→ Passage
------------
Marketwired
At the Renewable Energy Finance Forum-Wall Street (REFF-Wall Street), hosted by the American Council On Renewable Energy (ACORE) and Euromoney Seminars, financial, policy and industry leaders gathered to explore heightened demand for clean energy financing covering a range of opportunities from community-scale renewable energy projects to energy storage to new utility business models.
This year’s conference featured more than 60 high-profile speakers and experts in the growing renewable energy industry, along with over 600 delegates including CEOs, lenders, investment bankers, private equity investors, venture capitalists, lawyers and other top transactional professionals from both the public and private sectors.
“As we mark the 12th year of REFF-Wall Street, we showed that what we used to call ‘alternative energy’ has now entered the mainstream — in a big way,” said Dan Reicher, Interim President and CEO of ACORE, and the Executive Director of the Steyer-Taylor Center for Energy Policy & Finance at Stanford University. “And while the policy playing field is tricky right now, savvy investors are finding smart paths across it.”
Lower cost of capital was a dominant theme this year, driving down development costs and fueling interest for a wide range of investors, from public equity investors seeking the stability of a yieldco or commercial lenders who are now enabled to make better informed decisions. However, not every development in the renewable energy industry this year is about market maturity. REFF highlighted many states, most notably New York, California, and Hawaii, for leadership in rethinking traditional utility and energy business models. State policymakers and private sector partners are looking for ways to combine technology and policy innovation that will drive new business models, enabling the deployment of smart grid technologies to drive improved efficiency, reliability and the deployment of distributed renewable energy resources.
------------
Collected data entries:
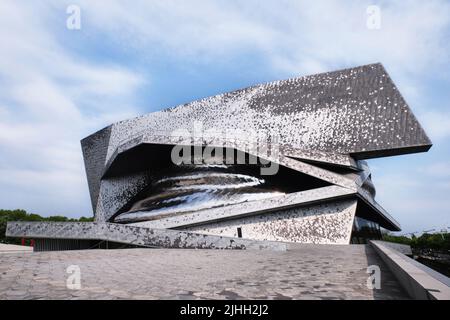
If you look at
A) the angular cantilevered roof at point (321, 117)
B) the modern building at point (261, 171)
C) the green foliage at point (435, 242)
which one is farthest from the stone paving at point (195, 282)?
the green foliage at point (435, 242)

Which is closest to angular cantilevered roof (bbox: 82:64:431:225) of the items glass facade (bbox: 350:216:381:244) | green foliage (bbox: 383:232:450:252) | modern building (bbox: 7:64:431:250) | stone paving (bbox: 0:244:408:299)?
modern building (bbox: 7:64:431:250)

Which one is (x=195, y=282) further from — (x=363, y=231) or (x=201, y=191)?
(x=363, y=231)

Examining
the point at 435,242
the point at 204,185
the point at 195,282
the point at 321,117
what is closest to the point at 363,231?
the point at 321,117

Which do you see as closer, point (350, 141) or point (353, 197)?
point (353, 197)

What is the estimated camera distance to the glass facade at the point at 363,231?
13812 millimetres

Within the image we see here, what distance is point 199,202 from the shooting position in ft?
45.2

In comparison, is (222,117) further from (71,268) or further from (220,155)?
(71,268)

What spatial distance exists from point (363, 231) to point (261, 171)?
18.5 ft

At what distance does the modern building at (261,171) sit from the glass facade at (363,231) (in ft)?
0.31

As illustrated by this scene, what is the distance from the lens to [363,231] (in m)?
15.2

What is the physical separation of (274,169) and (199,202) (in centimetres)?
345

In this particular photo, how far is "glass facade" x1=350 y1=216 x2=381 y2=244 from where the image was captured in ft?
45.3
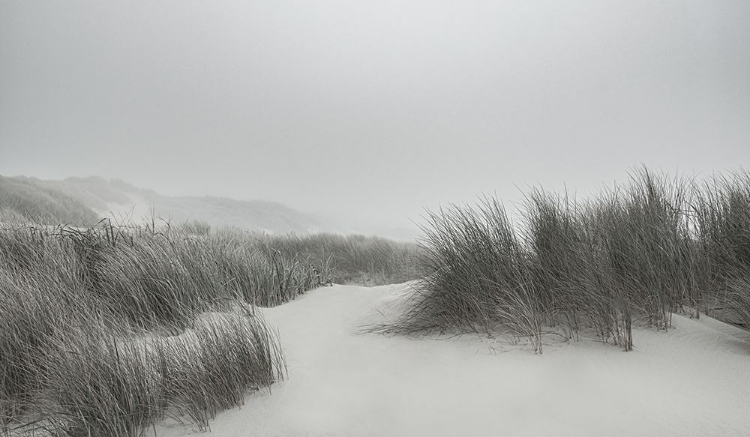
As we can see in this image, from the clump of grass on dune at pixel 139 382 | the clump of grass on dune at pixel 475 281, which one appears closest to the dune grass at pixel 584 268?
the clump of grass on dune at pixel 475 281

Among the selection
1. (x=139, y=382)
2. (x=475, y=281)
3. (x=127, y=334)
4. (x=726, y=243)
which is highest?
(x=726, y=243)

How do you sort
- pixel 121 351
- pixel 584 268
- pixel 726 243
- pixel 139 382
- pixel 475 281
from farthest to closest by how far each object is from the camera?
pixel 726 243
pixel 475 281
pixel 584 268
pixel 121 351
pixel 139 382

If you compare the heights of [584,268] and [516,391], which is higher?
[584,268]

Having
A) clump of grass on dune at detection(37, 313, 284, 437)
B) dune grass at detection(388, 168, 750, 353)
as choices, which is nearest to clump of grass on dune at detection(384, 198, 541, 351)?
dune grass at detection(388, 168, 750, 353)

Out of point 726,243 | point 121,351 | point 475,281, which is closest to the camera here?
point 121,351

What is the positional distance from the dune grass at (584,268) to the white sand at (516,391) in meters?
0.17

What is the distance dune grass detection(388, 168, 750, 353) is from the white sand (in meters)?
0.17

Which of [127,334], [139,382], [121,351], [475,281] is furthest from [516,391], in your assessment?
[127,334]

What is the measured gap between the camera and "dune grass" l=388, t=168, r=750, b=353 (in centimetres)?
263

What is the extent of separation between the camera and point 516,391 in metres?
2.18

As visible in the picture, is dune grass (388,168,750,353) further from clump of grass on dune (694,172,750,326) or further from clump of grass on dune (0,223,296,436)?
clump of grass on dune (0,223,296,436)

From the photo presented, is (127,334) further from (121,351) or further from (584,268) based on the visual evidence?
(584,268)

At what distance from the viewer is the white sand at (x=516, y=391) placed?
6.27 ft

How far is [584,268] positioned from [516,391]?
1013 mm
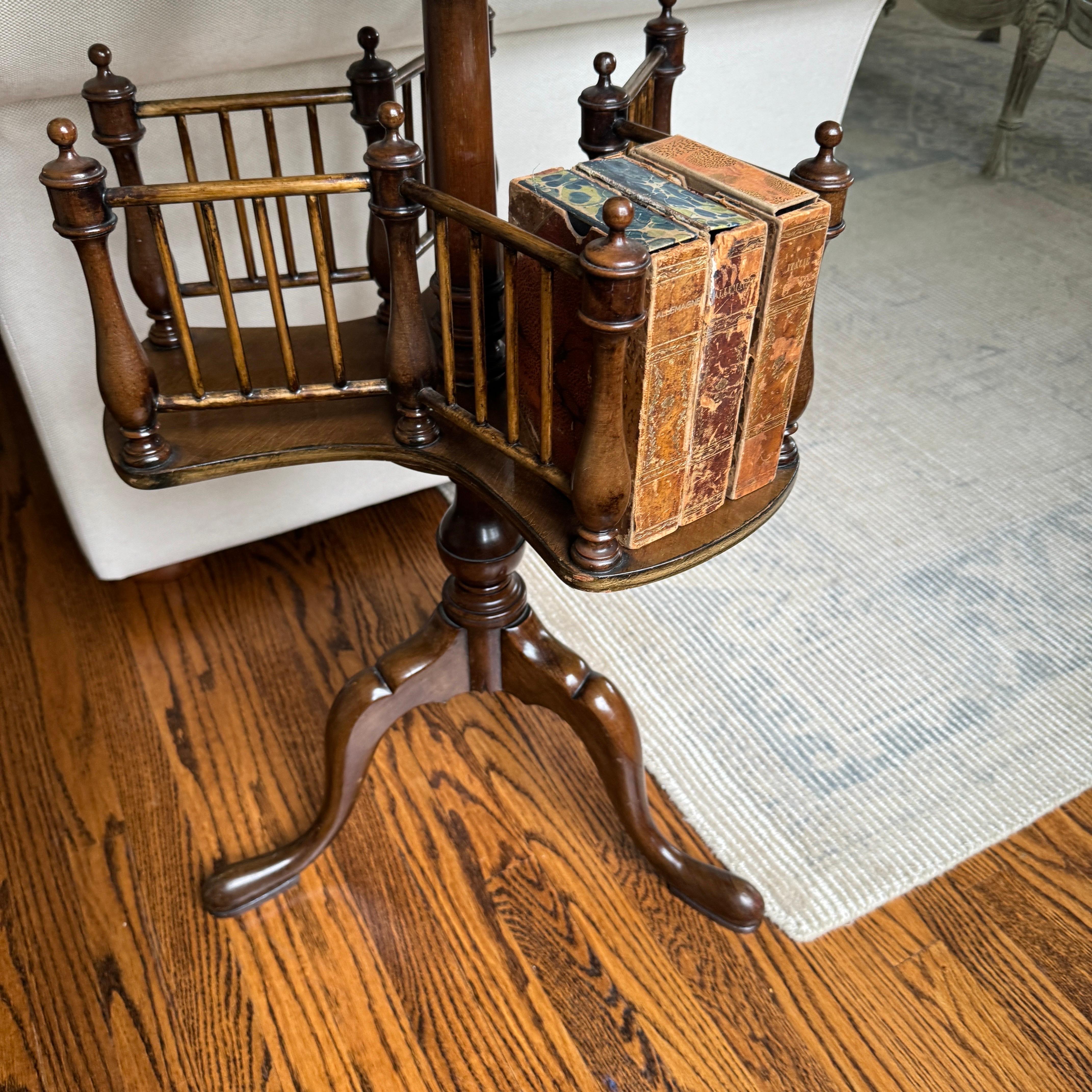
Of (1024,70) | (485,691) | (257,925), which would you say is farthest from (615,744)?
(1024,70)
------------
→ Work request 1
Decide whether each statement agrees with the REFF-Wall Street report, answering yes or no and quoting the words from the report that settle it: (a) The conference featured more than 60 speakers. (b) Dan Reicher held the permanent post of President and CEO of ACORE. (c) A higher cost of capital was a dominant theme this year.
→ Work request 2
In the REFF-Wall Street report, rewrite the passage starting at "This year’s conference" and ending at "and private sectors.", swapping "delegates" for "attendees".
→ Work request 3
Write the next part of the REFF-Wall Street report.
The listing is separate material, unrelated to the REFF-Wall Street report.

→ Result 1
(a) Yes: "This year’s conference featured more than 60 high-profile speakers and experts"
(b) No: "Interim President and CEO of ACORE"
(c) No: "Lower cost of capital was a dominant theme this year"

→ Result 2
This year’s conference featured more than 60 high-profile speakers and experts in the growing renewable energy industry, along with over 600 attendees including CEOs, lenders, investment bankers, private equity investors, venture capitalists, lawyers and other top transactional professionals from both the public and private sectors.

→ Result 3
“Governor Cuomo’s new energy initiative Reforming the Energy Vision (REV), is spurring clean energy innovation and private investment to build a healthier and stronger economy,” said Richard Kauffman, Chairman of Energy and Finance for New York State. “REFF-Wall Street encourages a dialogue among the renewable energy financing community and advances the progress of REV through critical public-private partnerships supporting economic growth, job creation, and environmental protection.
At this year’s REFF-Wall Street, several speakers including Richard Kauffman during his keynote remarks, explored how the increasing shift toward a decentralized, digitized and consumer-centric model is poised to unleash a new wave of private or market-based investment. In addition to this industry transformation, many of the speakers and sessions analyzed the explosive growth of renewable energy as a strong asset class with an expanding field of investors. A timely illustration of market enthusiasm came just one day before REFF-Wall Street, when REFF Co-chair Ira Ehrenpreis of DBL Partners, announced the firm’s closing of DBL Partners III — a $400 million impact fund focused on investments that combine value and values. The fund is among the largest clean tech venture funds raised in the past several years.